Two weeks ago I mentioned five good books that all happened to be by people I knew and that I thought very much deserved attention. As a reminder, three were about China: Louisa Lim's The People's Republic of Amnesia, about the organized forced-forgetting of the Tiananmen Square repression 25 years ago this week; Evan Osnos's Age of Ambition, about the very human (and often humorous) face of China's simultaneous opening-up and closing-down, its idealism and its crassness; and Howard French's China's Second Continent, about the extension of the Chinese model and Chinese vision into Africa. Plus Ken Adelman's Reagan at Reykjavik, which is a vivid backstage view of the meeting that in many ways was the beginning of the end of the Cold War; and Ralph Nader's Unstoppable, on which I am about to say more.

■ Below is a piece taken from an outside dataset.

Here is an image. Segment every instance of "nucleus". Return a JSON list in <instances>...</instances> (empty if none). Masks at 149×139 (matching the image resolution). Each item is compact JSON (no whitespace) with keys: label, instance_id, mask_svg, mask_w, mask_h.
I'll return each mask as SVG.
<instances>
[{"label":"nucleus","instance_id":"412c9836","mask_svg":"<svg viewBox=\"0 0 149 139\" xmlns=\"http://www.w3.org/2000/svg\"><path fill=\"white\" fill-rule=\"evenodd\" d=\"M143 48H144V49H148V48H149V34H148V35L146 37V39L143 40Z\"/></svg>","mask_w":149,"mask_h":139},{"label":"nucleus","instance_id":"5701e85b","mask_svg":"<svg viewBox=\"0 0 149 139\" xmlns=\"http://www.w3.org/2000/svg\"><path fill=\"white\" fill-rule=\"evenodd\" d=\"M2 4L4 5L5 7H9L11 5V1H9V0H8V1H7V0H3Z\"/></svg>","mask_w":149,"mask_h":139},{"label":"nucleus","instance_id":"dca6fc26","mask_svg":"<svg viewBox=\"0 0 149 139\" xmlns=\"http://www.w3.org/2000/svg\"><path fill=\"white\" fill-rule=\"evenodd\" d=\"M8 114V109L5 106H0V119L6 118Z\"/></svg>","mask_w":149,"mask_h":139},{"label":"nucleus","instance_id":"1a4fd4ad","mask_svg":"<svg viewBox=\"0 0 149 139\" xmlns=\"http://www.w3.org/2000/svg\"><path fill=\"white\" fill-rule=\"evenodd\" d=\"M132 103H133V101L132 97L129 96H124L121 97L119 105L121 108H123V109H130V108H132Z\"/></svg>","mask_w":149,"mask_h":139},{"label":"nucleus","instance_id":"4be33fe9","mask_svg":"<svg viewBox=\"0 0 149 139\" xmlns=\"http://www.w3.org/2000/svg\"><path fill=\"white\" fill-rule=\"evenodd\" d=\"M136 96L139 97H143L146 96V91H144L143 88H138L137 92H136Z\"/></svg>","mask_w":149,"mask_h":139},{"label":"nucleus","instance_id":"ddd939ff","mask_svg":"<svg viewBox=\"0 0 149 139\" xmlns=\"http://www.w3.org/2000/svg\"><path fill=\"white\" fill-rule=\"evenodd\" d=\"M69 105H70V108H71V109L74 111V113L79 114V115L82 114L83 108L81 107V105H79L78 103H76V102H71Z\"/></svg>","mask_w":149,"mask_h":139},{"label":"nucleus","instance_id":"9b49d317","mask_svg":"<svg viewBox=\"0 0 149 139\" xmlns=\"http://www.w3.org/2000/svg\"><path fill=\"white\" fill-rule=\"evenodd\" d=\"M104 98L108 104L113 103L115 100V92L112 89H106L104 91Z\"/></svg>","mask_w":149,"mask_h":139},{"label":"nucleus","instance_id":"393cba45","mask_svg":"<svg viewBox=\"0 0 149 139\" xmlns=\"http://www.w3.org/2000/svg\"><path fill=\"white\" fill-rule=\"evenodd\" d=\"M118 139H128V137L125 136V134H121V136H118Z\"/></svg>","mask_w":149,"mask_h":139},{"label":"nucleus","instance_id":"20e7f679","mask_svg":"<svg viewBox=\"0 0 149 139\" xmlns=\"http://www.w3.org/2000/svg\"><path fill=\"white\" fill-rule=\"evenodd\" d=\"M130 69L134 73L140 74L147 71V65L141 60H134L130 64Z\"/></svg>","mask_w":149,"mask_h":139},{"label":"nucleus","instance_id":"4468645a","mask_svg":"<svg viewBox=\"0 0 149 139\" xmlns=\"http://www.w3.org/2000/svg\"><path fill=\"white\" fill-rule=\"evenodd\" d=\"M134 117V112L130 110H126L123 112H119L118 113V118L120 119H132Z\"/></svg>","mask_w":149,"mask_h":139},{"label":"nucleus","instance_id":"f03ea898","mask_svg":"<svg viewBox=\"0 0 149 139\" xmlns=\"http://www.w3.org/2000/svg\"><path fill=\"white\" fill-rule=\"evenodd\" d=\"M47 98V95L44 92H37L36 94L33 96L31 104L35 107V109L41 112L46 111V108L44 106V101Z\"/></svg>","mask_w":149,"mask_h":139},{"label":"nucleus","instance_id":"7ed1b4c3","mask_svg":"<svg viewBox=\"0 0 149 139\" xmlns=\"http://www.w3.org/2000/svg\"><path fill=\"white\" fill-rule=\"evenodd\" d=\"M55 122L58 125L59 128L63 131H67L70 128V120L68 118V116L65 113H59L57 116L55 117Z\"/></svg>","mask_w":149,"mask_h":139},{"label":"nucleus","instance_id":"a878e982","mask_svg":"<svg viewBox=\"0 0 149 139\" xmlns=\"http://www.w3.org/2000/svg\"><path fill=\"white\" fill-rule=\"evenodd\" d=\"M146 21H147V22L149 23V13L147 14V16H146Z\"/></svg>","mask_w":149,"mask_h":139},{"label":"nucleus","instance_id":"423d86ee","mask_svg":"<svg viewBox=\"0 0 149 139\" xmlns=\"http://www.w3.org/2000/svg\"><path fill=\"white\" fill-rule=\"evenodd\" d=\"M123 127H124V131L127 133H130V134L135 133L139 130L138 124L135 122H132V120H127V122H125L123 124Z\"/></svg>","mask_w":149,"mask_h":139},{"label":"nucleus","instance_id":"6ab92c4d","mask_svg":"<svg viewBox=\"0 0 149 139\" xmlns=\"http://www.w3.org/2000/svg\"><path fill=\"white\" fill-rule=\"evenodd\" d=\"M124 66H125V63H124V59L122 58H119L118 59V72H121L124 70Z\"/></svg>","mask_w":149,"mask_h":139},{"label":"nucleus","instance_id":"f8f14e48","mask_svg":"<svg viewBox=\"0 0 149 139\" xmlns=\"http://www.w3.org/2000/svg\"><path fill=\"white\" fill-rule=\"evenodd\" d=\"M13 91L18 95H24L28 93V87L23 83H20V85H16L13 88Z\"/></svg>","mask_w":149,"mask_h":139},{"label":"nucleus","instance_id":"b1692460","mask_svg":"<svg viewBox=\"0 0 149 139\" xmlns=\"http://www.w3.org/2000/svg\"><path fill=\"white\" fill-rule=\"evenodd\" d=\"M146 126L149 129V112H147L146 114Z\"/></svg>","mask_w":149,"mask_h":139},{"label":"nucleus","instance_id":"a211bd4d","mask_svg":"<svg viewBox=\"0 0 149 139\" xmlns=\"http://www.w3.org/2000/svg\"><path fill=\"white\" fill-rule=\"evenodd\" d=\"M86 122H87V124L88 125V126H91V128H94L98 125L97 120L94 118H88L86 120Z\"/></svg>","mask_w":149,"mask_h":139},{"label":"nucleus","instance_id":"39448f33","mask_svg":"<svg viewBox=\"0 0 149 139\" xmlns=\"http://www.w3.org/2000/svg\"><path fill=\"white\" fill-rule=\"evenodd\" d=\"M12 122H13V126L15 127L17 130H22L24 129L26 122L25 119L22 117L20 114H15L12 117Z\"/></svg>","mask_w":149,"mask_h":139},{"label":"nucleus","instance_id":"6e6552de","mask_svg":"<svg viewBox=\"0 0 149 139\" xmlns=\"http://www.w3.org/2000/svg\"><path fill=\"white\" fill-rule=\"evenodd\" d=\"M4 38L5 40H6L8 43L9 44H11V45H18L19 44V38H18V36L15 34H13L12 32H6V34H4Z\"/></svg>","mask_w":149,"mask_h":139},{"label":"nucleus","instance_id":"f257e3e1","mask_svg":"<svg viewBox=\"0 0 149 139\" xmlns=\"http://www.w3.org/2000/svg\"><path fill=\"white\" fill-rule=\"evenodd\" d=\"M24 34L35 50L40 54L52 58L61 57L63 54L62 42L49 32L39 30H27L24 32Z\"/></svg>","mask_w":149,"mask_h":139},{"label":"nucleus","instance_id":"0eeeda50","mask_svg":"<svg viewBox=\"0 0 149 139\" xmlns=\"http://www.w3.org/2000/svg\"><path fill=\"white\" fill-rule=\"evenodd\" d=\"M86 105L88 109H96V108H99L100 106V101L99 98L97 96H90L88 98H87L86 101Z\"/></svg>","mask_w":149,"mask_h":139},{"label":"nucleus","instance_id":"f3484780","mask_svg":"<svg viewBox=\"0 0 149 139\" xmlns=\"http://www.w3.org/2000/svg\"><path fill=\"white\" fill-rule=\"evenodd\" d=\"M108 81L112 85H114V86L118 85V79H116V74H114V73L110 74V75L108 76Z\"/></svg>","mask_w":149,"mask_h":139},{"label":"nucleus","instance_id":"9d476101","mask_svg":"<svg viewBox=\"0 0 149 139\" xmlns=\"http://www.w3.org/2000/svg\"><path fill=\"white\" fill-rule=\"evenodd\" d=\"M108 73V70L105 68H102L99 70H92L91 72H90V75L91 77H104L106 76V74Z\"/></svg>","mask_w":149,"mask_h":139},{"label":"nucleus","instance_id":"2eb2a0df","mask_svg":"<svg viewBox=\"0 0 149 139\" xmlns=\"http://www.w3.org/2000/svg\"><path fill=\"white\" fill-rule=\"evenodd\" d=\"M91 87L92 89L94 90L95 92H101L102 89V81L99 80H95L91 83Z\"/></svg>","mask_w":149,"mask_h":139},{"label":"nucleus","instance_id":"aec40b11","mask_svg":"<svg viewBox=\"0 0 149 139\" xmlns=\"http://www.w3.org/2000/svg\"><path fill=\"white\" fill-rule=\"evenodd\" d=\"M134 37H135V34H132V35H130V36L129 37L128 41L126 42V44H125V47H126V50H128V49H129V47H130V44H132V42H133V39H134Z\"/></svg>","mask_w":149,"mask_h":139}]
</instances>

Now, three more good books—actually, two new mentions, plus an augmented description of the Nader book from the earlier list. As was the case previously, these are all by people I know but are books I'd recommend anyway. As a bonus in today's installment, I'm including recent reviews or article that highlight some of these books' strengths.
The Director, by David Ignatius. Newspaper readers know David Ignatius for his columns and reporting from around the world. Book readers know him for a series of elegant spy novels over the past two decades, starting with the wonderful Agents of Innocence and continuing now with The Director. I've known David through both kinds of readings, and as a good friend since our teenage years.